A Basic Outline Of Affiliate Marketing
August 11th, 2009 | by PLRMan |
Affiliate marketing is a type of marketing that takes place online where an online merchant gives a small amount of money to a website it’s affiliated with for each customer they draw to make a transaction on the business’ website as a direct result of the affiliate website’s efforts.
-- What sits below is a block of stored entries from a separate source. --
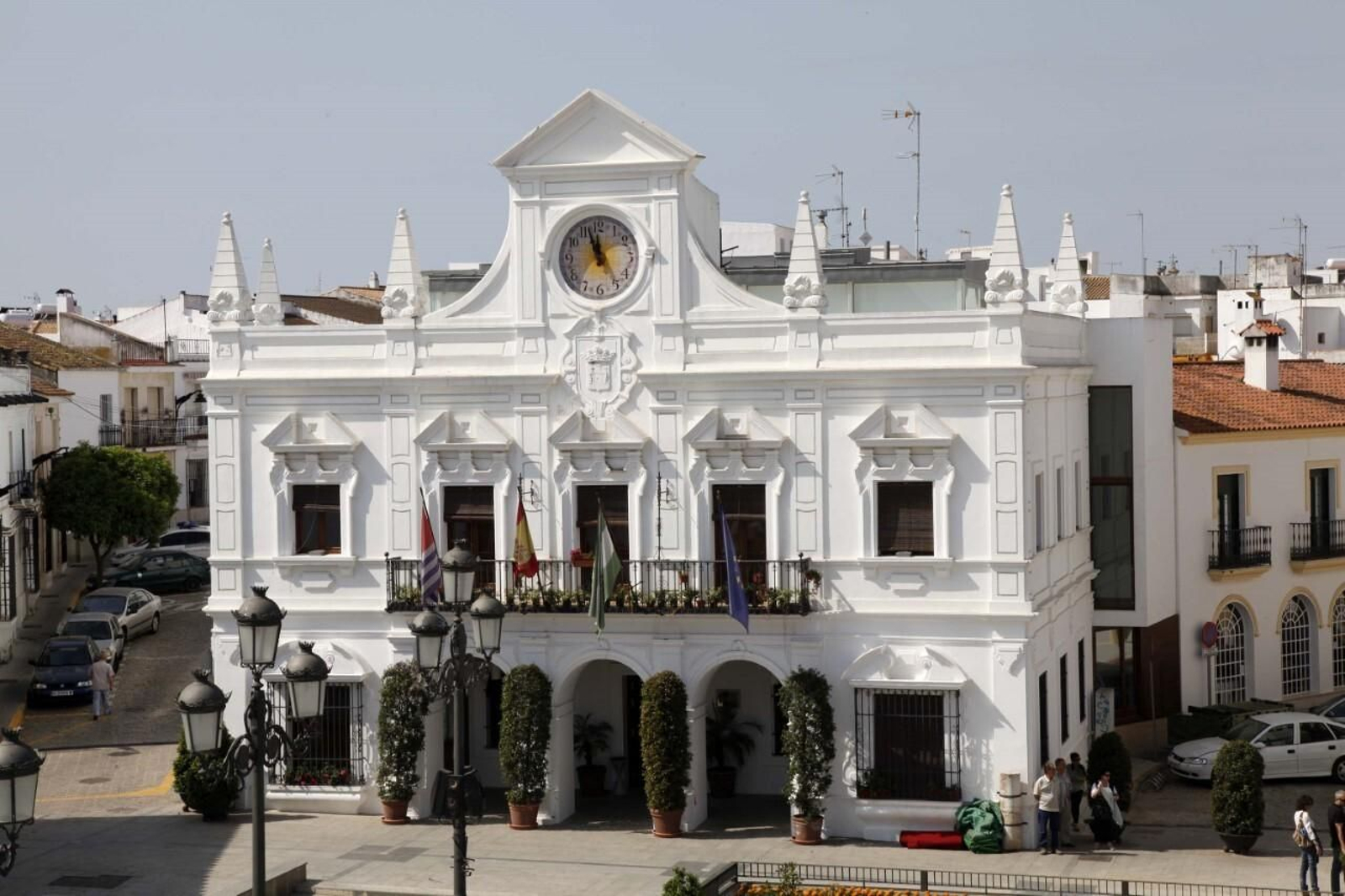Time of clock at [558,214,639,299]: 11:56
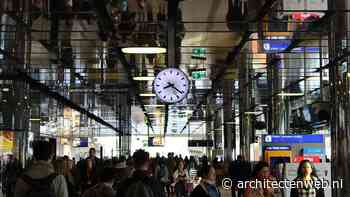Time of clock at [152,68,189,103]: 8:21
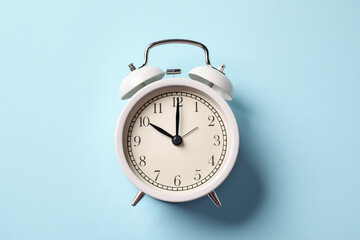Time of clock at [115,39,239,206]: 10:00
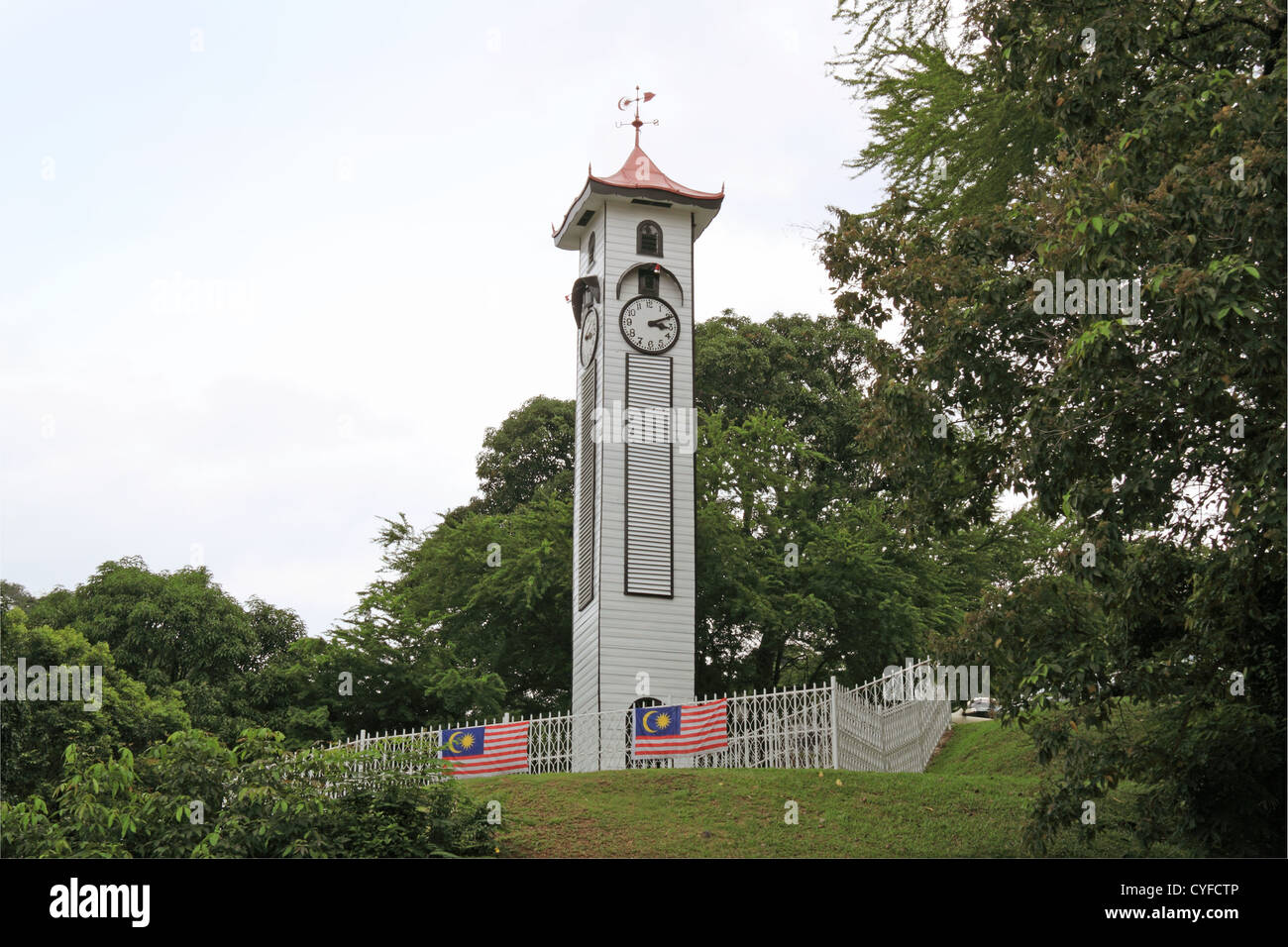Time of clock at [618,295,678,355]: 3:10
While a good number of e-tailers fail to see affiliate marketing as a viable marketing practice, affiliates are more often than not part of a merchant’s online marketing program. The truth is, many e-tailers have embraced affiliate marketing because it rewards marketers only when they generate revenue. Also, affiliate marketing works alongside the other more mainstream marketing practices such as search engine optimization, bookmarking and PPC marketing. It can also involve using Master Resale Rights
Arguably, affiliate marketing has a greater impact when used alongside other internet marketing methods including: bookmarking, Google Adwords and display advertising. Websites using Web 2.0 practices, like blogging, user communities and RSS feeds have integrated affiliate marketing methods with great success as well.
The structure of affiliate marketing networks varies. Most are one-tier and pay affiliates commission based on a hierarchy of partners and sub-partners. Some employ two-tier programs, but this is rare There are also far less requirements of becoming an affiliate, which separates them from the likes of multi-level-marketing (MLM) schemes.
As far as affiliate compensation, it is commonplace for merchants to use the cost per sale (CPS) method. Here is how the process works: if a customer clicks on a link to the merchant at the affiliate’s site and subsequently purchases goods or services from the merchant, the affiliate marketer gets a commission of the sale. Cost per mile are previously used compensation methods that have become virtually extinct in affiliate marketing.
“Survival of the fittest” is the only real or effective regulating concept currently in place in the world of affiliate marketing. Those affiliate marketers who do well work as homesteaders much like their predecessors in the “Wild Wild West” which may account for the many failed attempts at creating an industry-wide school of best practice for affiliate marketers.
I believe that almost anyone can be an affiliate marketer at the comfor of their home. I personally know many successful marketers who are affiliates so there is no reason why you cannot do it.